◆ **DIRECTIVE A**:
In the records, copy out word for word the part that opens with the line containing "From what this" and closes with the line containing "At what distance", including both of those lines, and omit the pictures.

◆ **SOURCE**:
*-*-*

Let’s take a look at the main purpose of State Legislatures, as discussed by experts.
The state legislatures are the best chance we have save the republic.
From your question, I would infer the viewpoint that with a national legislature the state legislatures are at best redundant and at worst counterproductive. While many in America today look to Washington, D.C. for all of their needs, that is not the legal standing of the federal government.
Federalism vs Federal Supremacy
Federalism – “the distribution of power in an organization (such as a government) between a central authority and the constituent units” — Merriam-Webster Dictionary
The Constitution established a new union of sovereign states and created a central government, what we now call the federal government. The Constitution set the boundaries for that government, establishing a federalist system where powers were specifically distributed between the states and the new United States.
“The powers not delegated to the United States by the Constitution, nor prohibited by it to the States, are reserved to the States respectively, or to the people.” – U.S. Constitution, Amendment X
The Constitution establishes a clear boundary between the powers of the states and those of the United States. While that is often ignored today, it is not only the law, it is the supreme law of the land.
“This Constitution, and the Laws of the United States which shall be made in Pursuance thereof; and all Treaties made, or which shall be made, under the Authority of the United States, shall be the supreme Law of the Land;” — U.S. Constitution, Article VI, Clause 2
Rather than the federalist system created by Constitution, where power is distributed between the state and federal governments, the traditions of the courts have led to a centralization of power in the federal government, in direct violation of the Constitution that created it. This theory of “federal supremacy”, where the states are mere subdivisions, or worse subjects, of the federal government, has been used to destroy one of the most powerful checks and balances in the American system.
Related: What Is the Purpose of the Constitution?
Checks and Balances
We’ve all be taught in school that our governments have three branches to provide checks against the abuse of power. While this is true, it is only a fraction of the true story. Contrary to the federal supremacist view, the federal government is not supreme over the states because the federal government did not create the states, it is a creation of the states.
First, the states predate the United States.

*-*-*

◆ **MATERIALS PROVIDED**:

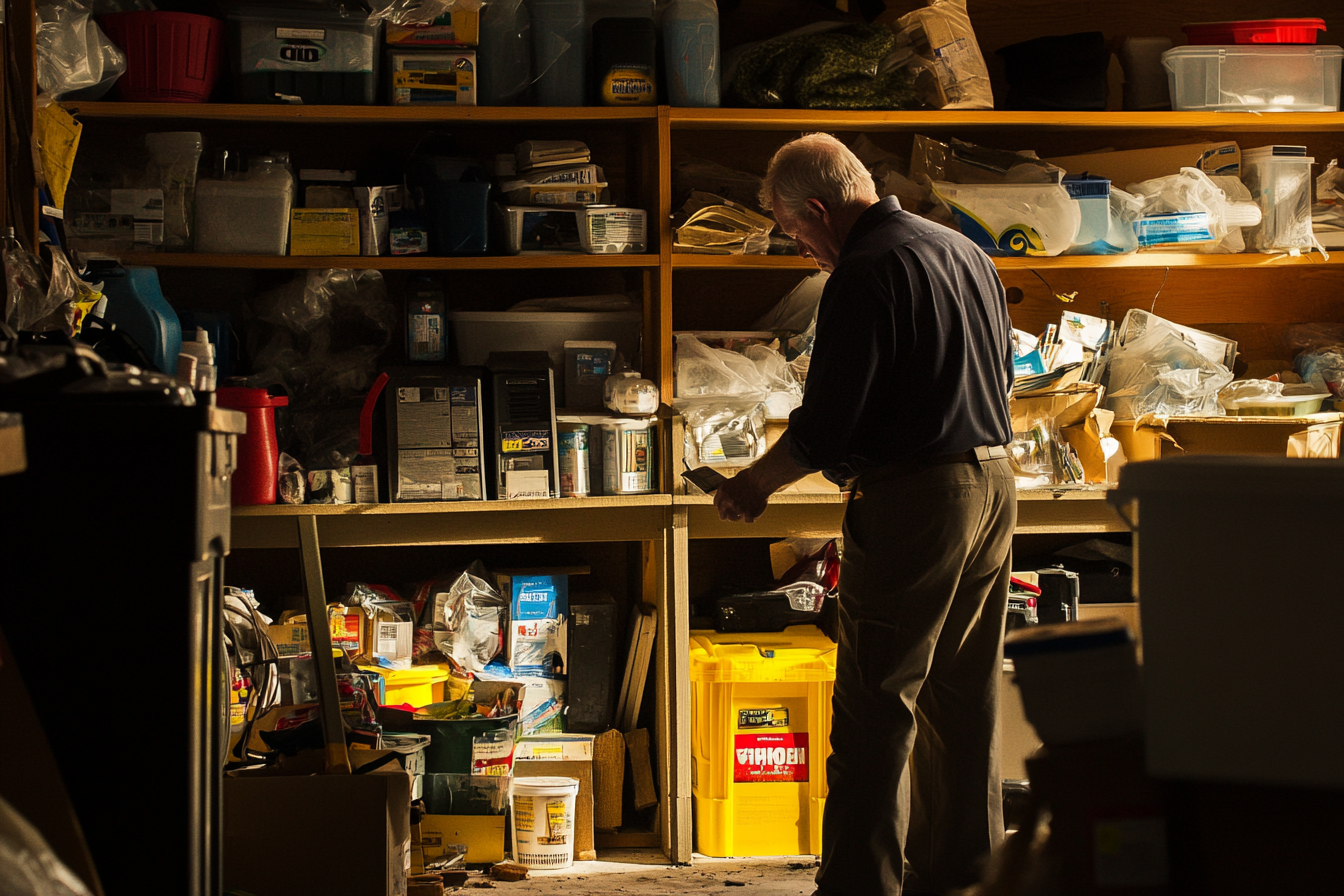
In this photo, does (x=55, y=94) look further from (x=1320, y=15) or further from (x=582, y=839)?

*-*-*

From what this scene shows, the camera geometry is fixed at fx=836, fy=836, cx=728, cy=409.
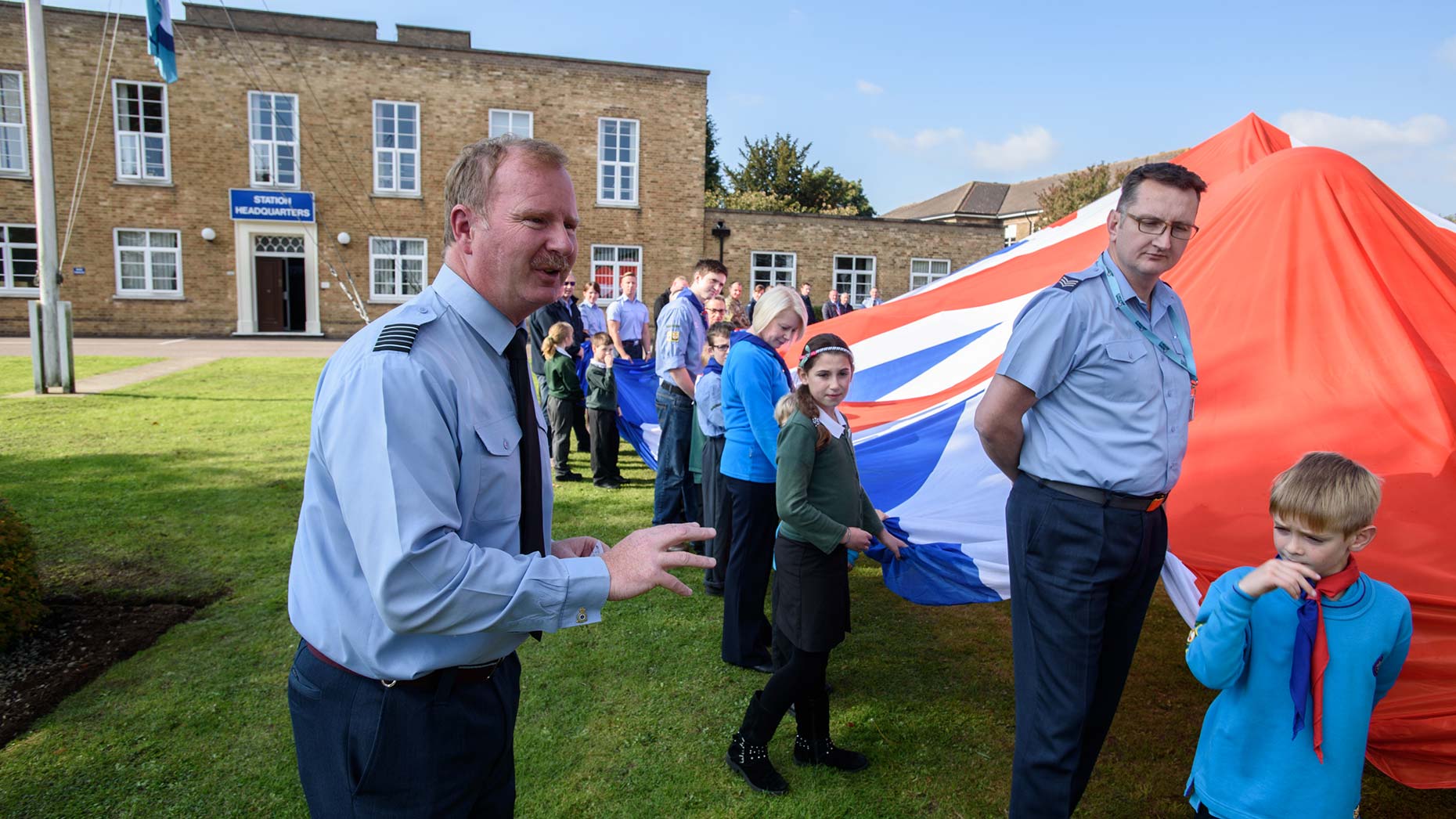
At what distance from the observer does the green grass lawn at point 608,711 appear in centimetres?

*-*-*

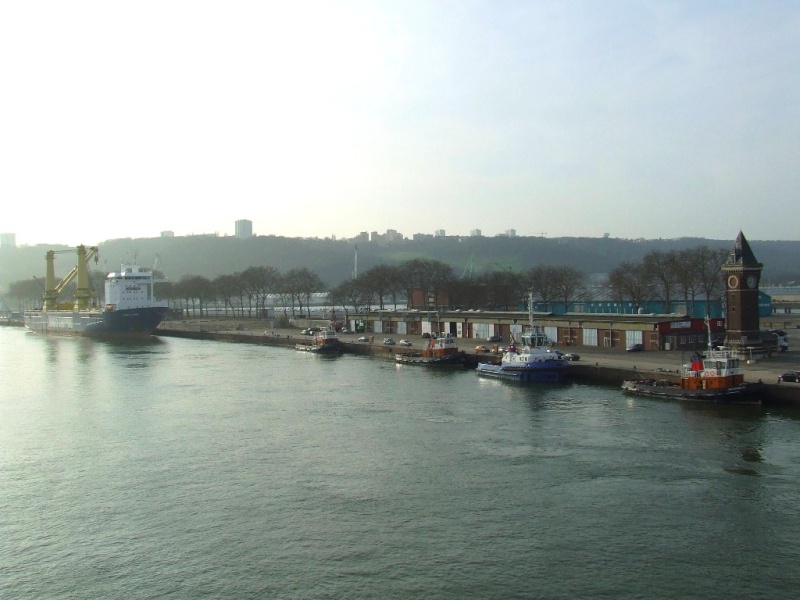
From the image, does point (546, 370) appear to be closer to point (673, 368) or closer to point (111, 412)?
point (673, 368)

*-*-*

◆ **DIRECTIVE B**:
Condense the paragraph of the state legislatures piece beginning "Rather than the federalist system" into a bulleted list that keeps its main facts.

◆ **COMPLETE ANSWER A**:
From what this scene shows, the camera geometry is fixed at fx=836, fy=836, cx=728, cy=409.
At what distance from the observer does the green grass lawn at point 608,711 appear in centimetres?

◆ **COMPLETE ANSWER B**:
- The Constitution created a federalist system that distributes power between the state and federal governments.
- Court traditions have instead centralized power in the federal government, in direct violation of the Constitution that created it.
- This "federal supremacy" theory treats the states as mere subdivisions, or even subjects, of the federal government.
- The theory has been used to destroy one of the most powerful checks and balances in the American system.